→ **Task item**: Retype the stretch of the heart attack appeal decision from "On (date of injury) Claimant" through "or mental stress.", keeping its wording and punctuation unchanged.

→ **Quoted passage**:
☆ ☆ ☆ ☆

Both of these findings relate to the requirement found in Article 8308-4.15(1) of the 1989 Act. That subsection does not limit the hearing officer’s consideration of evidence only to medical evidence as does subsection 4.15(2). As a result, the hearing officer could weigh both the evidence provided by claimant in his testimony and prior telephone statements plus all documents of Dr. L, along with the opinion of Dr. J, who thought the attack occurred on (date). In addition to the hearsay testimony of claimant that Dr. L told him the heart attack occurred when he had the pain in his shoulders ((date of injury)), the hearing officer could base his determination that the attack came on (date of injury) in large part on Dr. L’s Letter of June 22nd which referred to “onset of symptoms” on (date of injury). Dorland’s Illustrated Medical Dictionary, twenty-sixth edition, states that a “symptom” is “any subjective evidence of disease or of a patient’s condition.” Claimant’s testimony of the abnormal exertion put forth on (date of injury) and the results thereof was not in conflict with his prior statements of sickness, breathing, and weakness problems.

Appellant also takes issue with the hearing officer’s conclusion of law that states:

On (date of injury) Claimant suffered a compensable heart attack while acting within the course and scope of his employment because the attack was caused by his extreme physical exertion in attempting to free the semi-frozen fifth wheel; the preponderance of the medical evidence regarding the attack indicates that Claimant’s work, rather than the natural progression of Claimant’s pre-existing heart condition or disease, was a substantial contributing factor of the attack; and the heart attack was not triggered solely by emotional or mental stress.

It is apparent that the hearing officer has applied the three criteria set forth in Article 8308-4.15 of the 1989 Act and has made a determination that correctly addressed each standard.

☆ ☆ ☆ ☆

→ **Records**:
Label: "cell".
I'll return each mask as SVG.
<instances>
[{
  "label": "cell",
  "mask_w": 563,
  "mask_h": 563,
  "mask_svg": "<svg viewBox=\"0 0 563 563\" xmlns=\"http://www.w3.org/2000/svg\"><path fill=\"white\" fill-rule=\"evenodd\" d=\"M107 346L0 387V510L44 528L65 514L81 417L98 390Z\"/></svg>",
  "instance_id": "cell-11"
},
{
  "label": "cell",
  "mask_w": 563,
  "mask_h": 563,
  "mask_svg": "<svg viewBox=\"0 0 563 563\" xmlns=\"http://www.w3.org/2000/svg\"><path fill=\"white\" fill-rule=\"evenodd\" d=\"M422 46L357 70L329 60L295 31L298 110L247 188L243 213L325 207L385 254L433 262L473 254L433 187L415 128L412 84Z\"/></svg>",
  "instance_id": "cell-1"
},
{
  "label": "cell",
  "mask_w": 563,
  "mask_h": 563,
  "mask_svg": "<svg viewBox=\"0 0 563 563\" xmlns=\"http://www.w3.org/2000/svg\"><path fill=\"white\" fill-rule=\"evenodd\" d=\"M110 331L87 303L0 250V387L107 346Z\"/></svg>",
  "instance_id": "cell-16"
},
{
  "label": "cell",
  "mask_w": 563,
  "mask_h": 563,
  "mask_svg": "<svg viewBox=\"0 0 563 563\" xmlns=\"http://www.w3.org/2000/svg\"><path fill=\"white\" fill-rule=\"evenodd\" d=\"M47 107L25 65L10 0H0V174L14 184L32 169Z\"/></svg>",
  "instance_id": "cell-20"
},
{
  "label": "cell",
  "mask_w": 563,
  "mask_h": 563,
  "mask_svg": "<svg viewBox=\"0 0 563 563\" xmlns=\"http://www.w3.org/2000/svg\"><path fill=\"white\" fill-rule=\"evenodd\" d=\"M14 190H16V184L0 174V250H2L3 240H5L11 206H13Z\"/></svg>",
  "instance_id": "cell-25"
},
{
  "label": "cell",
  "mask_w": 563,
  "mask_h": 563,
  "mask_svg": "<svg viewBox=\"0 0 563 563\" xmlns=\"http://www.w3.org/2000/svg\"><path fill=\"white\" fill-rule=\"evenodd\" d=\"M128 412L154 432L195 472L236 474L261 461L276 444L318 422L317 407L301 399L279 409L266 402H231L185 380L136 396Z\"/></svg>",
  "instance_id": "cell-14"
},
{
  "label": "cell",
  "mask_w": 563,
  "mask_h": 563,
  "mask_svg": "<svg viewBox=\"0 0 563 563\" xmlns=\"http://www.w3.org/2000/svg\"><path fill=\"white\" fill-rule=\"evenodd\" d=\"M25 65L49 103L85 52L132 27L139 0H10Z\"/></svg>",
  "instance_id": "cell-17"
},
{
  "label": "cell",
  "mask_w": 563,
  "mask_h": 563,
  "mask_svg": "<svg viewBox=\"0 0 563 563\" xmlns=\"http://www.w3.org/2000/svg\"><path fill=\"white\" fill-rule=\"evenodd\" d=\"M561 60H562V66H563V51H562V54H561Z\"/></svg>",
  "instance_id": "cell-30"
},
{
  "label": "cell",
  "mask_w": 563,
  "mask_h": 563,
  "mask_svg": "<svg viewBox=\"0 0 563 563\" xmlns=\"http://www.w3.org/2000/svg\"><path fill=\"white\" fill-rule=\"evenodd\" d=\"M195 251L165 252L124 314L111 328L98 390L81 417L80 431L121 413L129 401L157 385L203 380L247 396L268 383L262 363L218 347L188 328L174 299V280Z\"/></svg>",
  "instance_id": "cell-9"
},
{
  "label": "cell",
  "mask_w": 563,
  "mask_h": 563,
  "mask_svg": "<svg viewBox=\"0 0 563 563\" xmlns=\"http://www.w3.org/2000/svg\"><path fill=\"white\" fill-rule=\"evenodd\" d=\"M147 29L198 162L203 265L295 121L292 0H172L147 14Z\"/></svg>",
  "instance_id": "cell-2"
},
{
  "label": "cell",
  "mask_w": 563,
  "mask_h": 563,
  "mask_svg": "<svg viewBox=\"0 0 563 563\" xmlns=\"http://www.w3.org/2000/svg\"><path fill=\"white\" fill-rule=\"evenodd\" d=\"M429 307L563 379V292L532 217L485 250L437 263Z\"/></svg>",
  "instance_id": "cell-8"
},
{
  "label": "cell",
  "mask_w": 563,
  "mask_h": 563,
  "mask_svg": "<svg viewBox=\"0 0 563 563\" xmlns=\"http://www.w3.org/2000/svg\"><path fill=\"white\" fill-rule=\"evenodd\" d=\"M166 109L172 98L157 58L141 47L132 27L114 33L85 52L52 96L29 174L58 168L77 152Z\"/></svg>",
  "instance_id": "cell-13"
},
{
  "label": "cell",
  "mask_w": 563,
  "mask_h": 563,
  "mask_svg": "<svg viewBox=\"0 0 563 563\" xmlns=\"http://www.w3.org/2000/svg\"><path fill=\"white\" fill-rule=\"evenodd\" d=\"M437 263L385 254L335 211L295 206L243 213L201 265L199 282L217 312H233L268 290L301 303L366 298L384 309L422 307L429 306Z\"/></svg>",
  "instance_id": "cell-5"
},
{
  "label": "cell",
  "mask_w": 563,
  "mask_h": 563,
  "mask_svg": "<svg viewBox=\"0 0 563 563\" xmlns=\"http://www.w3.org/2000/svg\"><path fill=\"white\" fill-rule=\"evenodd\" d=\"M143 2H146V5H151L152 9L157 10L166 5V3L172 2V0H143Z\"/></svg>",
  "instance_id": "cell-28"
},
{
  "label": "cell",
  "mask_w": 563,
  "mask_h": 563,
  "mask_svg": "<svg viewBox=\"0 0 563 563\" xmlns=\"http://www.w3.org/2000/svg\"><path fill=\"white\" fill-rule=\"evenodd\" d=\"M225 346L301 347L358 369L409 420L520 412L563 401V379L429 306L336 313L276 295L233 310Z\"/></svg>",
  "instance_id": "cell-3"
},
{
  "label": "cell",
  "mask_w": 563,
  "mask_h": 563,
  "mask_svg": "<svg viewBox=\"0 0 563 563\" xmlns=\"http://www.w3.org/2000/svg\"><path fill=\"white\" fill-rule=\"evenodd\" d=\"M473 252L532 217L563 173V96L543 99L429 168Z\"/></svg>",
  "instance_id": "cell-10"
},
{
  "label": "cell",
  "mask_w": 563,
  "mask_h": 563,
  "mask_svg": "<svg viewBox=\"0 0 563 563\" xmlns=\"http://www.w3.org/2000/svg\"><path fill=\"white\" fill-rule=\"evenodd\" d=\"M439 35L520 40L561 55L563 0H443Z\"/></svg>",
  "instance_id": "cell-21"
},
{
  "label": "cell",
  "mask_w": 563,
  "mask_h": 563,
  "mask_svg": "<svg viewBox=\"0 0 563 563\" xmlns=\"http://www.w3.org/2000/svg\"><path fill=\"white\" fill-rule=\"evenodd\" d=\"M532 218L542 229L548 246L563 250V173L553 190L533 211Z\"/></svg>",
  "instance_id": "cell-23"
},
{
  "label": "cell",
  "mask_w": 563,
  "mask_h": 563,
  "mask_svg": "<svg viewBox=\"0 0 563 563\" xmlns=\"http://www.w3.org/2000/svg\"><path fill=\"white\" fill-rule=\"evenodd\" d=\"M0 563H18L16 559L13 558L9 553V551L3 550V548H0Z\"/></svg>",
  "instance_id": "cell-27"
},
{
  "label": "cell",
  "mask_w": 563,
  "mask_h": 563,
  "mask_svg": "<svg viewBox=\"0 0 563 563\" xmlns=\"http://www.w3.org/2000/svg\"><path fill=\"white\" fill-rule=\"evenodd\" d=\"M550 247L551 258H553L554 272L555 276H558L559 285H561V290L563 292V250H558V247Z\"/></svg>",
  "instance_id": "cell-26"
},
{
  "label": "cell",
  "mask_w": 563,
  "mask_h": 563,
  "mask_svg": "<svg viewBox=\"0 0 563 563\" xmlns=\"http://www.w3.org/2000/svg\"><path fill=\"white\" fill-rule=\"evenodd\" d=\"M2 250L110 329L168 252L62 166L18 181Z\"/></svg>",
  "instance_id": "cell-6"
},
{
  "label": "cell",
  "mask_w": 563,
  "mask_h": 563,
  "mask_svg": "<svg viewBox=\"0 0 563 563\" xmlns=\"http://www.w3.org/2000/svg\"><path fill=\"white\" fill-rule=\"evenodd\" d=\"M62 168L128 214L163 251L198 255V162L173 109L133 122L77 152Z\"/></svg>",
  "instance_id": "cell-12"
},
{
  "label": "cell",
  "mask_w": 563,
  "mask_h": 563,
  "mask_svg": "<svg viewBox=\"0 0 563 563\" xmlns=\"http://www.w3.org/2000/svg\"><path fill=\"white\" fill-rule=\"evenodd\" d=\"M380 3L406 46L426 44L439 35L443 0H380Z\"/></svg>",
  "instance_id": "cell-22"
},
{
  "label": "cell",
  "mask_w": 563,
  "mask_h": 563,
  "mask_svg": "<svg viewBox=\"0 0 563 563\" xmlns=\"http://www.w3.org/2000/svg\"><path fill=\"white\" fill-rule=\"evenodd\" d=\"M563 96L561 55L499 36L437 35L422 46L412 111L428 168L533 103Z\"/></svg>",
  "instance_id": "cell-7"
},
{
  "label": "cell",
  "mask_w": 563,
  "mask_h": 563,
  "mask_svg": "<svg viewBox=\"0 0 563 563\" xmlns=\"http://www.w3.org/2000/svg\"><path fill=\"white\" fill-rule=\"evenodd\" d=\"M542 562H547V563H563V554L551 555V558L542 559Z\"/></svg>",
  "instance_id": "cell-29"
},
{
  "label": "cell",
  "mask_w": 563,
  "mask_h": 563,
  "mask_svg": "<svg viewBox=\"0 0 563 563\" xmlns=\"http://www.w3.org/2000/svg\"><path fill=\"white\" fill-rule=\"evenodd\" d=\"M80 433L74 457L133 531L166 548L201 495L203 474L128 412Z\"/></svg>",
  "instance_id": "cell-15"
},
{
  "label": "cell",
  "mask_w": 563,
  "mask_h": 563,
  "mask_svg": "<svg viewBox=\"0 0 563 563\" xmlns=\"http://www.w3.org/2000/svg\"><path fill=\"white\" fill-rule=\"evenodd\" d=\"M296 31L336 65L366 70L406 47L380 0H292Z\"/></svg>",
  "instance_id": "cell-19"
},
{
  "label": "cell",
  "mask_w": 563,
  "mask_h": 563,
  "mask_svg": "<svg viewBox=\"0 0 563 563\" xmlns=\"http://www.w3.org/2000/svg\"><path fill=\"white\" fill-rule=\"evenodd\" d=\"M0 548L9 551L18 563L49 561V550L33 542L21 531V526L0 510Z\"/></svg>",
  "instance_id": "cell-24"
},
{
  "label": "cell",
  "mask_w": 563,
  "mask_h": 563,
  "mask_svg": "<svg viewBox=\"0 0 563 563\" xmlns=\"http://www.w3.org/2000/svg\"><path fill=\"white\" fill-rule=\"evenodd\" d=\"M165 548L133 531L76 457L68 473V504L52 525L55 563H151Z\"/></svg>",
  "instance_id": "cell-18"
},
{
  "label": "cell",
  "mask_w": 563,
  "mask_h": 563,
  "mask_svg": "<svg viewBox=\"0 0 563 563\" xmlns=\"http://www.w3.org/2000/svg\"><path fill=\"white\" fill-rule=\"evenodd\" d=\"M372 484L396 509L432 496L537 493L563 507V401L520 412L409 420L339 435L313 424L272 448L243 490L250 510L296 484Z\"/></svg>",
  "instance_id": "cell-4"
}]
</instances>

☆ ☆ ☆ ☆

→ **Answer section**:
On (date of injury) Claimant suffered a compensable heart attack while acting within the course and scope of his employment because the attack was caused by his extreme physical exertion in attempting to free the semi-frozen fifth wheel; the preponderance of the medical evidence regarding the attack indicates that Claimant’s work, rather than the natural progression of Claimant’s pre-existing heart condition or disease, was a substantial contributing factor of the attack; and the heart attack was not triggered solely by emotional or mental stress.